III.             Rejet de la demande de réouverture de la preuve

[17]           Il convient à ce stade-ci de faire une parenthèse sur une question de preuve. Je le fais en raison de l’importance que revêt la question dans toutes les affaires dans lesquelles on cherche à obtenir un jugement déclaratoire fondé sur l’article 52 de la Loi constitutionnelle de 1982.

[18]           Au procès, le ministre n’a pas produit de preuve fondée sur le paragraphe 15(2) ni l’article premier de la Charte pour justifier une atteinte. Il n’a pas non plus opposé de preuve à celle de l’appelant voulant que la quasi‑totalité des payeurs soit des hommes.

[19]           Après la clôture de la preuve et à la conclusion des observations orales, l’avocate du ministre a demandé de rouvrir sa preuve pour produire des éléments de preuve supplémentaires concernant les questions relatives au paragraphe 15(2) et à l’article premier. Le juge a rejeté sa demande. Cette décision était manifestement correcte.

[20]           Dans ses observations visant à obtenir l’autorisation de rouvrir sa preuve, l’avocate de l’intimée a admis que la Couronne savait que l’article 15 était en cause et qu’il aurait fallu produire une preuve au sujet de la politique justifiant la distinction dans le traitement fiscal de ceux qui versent la pension alimentaire et de ceux qui la reçoivent. L’avocate a indiqué que la Couronne avait décidé de ne pas faire comparaître de témoins à ce sujet. Selon elle, cette décision n’était pas judicieuse, et je lui donnerais raison. La Couronne est directement responsable de l’insuffisance du dossier.
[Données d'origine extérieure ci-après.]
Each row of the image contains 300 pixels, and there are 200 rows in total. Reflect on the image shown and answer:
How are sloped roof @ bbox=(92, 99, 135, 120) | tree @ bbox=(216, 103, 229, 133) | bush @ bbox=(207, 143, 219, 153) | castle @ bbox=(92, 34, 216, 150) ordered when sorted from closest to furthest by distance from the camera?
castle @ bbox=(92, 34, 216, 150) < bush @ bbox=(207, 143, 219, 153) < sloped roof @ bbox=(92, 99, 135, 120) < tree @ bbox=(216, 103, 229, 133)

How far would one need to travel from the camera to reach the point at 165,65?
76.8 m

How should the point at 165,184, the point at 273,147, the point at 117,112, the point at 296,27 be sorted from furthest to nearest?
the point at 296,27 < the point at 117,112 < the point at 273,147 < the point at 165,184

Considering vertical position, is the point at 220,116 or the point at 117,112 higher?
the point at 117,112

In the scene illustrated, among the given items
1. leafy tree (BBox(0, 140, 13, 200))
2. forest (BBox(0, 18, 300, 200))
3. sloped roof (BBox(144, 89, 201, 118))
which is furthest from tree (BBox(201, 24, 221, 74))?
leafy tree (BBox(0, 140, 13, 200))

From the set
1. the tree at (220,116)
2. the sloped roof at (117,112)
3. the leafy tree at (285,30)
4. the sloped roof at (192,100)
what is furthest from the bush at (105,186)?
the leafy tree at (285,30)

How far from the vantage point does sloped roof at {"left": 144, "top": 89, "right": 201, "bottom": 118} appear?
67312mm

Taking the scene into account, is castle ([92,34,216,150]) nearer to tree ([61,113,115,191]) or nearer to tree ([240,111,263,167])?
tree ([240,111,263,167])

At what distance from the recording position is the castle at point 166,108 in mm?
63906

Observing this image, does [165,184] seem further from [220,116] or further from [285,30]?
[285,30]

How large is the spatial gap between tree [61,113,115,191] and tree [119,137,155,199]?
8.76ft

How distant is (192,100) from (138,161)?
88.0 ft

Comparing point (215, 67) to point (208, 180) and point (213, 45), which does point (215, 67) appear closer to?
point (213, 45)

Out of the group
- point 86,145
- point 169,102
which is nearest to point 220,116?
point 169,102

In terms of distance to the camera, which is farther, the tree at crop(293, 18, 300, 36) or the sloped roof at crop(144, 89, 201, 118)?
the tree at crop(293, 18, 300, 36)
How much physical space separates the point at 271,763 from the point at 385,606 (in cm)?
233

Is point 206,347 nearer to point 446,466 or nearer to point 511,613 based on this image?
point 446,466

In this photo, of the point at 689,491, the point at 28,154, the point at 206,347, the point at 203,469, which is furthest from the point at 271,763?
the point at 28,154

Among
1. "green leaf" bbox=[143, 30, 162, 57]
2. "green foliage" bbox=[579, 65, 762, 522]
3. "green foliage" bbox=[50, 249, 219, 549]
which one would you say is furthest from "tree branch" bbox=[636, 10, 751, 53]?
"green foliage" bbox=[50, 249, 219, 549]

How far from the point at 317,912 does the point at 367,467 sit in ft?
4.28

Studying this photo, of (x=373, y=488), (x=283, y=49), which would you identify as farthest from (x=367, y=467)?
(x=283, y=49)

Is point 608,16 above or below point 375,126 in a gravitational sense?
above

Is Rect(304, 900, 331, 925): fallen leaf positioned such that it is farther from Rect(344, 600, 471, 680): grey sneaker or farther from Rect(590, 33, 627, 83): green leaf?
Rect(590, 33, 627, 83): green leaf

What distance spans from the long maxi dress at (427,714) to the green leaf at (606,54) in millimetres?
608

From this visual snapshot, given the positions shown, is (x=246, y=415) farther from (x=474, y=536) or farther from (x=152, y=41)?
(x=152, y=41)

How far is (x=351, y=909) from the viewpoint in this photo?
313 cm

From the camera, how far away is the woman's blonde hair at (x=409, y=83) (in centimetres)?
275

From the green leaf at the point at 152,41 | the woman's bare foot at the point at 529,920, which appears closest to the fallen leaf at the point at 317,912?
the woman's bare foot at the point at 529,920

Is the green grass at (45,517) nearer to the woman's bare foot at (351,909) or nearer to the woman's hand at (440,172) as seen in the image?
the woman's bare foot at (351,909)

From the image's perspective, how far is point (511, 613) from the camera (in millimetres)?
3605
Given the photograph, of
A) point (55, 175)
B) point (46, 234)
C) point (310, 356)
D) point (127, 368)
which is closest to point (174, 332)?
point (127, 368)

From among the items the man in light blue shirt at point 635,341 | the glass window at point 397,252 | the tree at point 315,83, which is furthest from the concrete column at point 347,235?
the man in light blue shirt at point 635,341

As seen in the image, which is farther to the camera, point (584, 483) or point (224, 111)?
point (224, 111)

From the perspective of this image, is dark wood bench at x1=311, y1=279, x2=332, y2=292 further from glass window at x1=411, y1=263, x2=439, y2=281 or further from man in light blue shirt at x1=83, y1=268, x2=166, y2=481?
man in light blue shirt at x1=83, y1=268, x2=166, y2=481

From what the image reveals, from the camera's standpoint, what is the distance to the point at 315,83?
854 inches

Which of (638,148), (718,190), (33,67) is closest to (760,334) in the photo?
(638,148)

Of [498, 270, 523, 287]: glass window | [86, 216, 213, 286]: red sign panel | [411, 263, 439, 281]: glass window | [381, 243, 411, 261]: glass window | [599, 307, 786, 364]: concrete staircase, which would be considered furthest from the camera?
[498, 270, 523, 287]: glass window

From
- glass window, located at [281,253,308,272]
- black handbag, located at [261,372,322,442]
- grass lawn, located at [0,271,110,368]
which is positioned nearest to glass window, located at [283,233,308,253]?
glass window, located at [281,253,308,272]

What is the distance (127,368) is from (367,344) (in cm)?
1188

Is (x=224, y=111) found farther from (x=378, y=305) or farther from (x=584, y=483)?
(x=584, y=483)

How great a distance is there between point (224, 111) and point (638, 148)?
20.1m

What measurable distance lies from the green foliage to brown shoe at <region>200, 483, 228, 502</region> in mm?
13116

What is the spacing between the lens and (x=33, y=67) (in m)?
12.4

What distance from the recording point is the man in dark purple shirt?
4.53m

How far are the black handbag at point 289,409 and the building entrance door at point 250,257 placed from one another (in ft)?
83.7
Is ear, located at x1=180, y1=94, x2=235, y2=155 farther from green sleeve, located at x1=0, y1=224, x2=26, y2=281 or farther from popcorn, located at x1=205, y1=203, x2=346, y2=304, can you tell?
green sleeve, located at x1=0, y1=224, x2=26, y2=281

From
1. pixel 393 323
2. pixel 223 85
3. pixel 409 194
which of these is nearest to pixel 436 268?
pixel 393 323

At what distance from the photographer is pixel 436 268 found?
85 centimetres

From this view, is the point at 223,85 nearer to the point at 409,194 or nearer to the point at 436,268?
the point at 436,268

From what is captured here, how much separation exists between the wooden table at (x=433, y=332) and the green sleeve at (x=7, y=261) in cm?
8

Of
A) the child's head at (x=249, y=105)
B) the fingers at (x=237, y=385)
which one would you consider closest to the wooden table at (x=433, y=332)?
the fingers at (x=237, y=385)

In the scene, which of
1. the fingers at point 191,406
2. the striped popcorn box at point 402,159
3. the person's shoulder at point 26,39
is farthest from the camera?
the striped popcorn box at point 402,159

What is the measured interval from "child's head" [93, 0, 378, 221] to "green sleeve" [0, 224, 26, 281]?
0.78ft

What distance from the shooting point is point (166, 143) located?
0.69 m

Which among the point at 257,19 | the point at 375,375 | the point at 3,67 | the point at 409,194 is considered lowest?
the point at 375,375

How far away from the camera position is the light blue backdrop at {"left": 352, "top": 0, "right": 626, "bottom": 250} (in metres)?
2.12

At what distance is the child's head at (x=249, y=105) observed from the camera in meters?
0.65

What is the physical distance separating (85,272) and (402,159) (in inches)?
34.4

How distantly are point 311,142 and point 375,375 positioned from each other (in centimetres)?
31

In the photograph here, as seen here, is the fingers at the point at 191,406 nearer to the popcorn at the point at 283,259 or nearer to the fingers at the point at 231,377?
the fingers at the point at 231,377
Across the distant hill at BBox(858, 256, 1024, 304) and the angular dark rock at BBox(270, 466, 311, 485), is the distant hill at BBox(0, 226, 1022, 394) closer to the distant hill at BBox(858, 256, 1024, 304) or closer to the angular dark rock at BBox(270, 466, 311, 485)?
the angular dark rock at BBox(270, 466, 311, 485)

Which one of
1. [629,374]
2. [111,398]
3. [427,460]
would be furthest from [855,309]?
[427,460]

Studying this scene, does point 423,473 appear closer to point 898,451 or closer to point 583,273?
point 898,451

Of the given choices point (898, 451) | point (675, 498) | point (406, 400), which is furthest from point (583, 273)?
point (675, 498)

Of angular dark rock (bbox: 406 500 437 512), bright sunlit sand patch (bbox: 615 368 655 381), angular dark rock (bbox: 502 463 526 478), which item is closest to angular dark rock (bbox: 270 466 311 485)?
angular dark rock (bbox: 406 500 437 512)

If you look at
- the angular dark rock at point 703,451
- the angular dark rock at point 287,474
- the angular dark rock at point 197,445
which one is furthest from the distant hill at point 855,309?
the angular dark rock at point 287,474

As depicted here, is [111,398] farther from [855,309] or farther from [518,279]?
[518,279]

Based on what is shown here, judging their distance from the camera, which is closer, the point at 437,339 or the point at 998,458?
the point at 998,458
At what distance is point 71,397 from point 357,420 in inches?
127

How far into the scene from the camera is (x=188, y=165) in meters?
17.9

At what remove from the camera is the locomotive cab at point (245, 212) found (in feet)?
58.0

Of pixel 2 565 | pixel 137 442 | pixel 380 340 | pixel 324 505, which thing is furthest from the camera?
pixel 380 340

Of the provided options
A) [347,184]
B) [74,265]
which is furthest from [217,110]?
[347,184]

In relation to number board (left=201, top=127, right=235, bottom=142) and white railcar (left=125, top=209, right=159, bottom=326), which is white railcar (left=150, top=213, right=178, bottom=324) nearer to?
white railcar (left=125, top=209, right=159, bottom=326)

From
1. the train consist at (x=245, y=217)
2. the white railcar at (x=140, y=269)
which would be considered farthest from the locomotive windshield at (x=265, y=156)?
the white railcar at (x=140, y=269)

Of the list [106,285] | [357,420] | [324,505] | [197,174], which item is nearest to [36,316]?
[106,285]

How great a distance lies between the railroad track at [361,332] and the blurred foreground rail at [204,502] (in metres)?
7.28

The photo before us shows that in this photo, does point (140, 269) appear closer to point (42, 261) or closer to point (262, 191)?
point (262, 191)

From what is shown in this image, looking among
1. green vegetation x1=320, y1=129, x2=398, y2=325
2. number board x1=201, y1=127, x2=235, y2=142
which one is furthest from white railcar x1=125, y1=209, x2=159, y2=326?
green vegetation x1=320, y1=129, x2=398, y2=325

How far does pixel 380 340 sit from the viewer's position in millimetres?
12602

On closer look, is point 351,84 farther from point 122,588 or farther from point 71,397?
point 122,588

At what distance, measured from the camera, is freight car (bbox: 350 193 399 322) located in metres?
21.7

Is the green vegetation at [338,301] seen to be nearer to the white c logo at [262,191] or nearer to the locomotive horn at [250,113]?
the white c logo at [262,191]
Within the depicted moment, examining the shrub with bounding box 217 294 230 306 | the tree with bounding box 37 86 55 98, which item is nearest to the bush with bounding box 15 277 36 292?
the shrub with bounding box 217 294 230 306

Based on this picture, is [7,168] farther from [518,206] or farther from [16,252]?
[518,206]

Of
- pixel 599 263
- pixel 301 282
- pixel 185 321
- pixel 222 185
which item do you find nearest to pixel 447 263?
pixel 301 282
[21]           En rejetant la requête en autorisation de réouverture, le juge a fait remarquer que l’instance perdurait, l’affaire ayant été portée devant la Cour d’appel fédérale à deux reprises concernant des questions interlocutoires, et l’une de ces dernières ayant été l’objet d’une demande d’autorisation d’appel à la Cour suprême du Canada. De l’avis du juge, le ministre s’attend à obtenir gain de cause en invoquant seulement l’arrêt Nadeau et « ne semble pas s’être inquiét[é] de la possibilité de devoir présenter une preuve répondant au deuxième volet du critère ou de préparer une défense fondée sur l’article premier ». Il a ajouté que l’appelant n’était pas sans savoir que la Cour de l’impôt s’estimerait liée par l’arrêt Nadeau, mais cela ne l’a pas empêché de soumettre la preuve d’expert dont il avait besoin pour constituer un dossier et interjeter appel. Il a conclu, à bon droit selon moi, que « l’intimée aurait dû savoir qu’il lui fallait, à l’étape du procès, jeter les fondements de la preuve qu’elle entendait présenter pour se défendre contre une contestation fondée sur l’article 15 en appel ».

[22]           Compte tenu de l’issue du présent appel, l’absence de preuve a peu de conséquences. Il n’en demeure pas moins que la Cour a été invitée à rendre un jugement déclaratoire sur la constitutionnalité de dispositions clés de la LIR, et ce, sans qu’on lui présente les observations qui s’imposent. Il est bien établi que les questions de constitutionnalité devraient seulement être tranchées après une analyse approfondie du contexte législatif, juridique, social, économique et politique pertinent (Mackay c. Manitoba, [1989] 2 R.C.S. 357).

IV.             Analyse

A.                L’argument de l’interprétation législative – L’alinéa 18(1)a) de la LIR permet‑il de déduire les frais de justice du payeur?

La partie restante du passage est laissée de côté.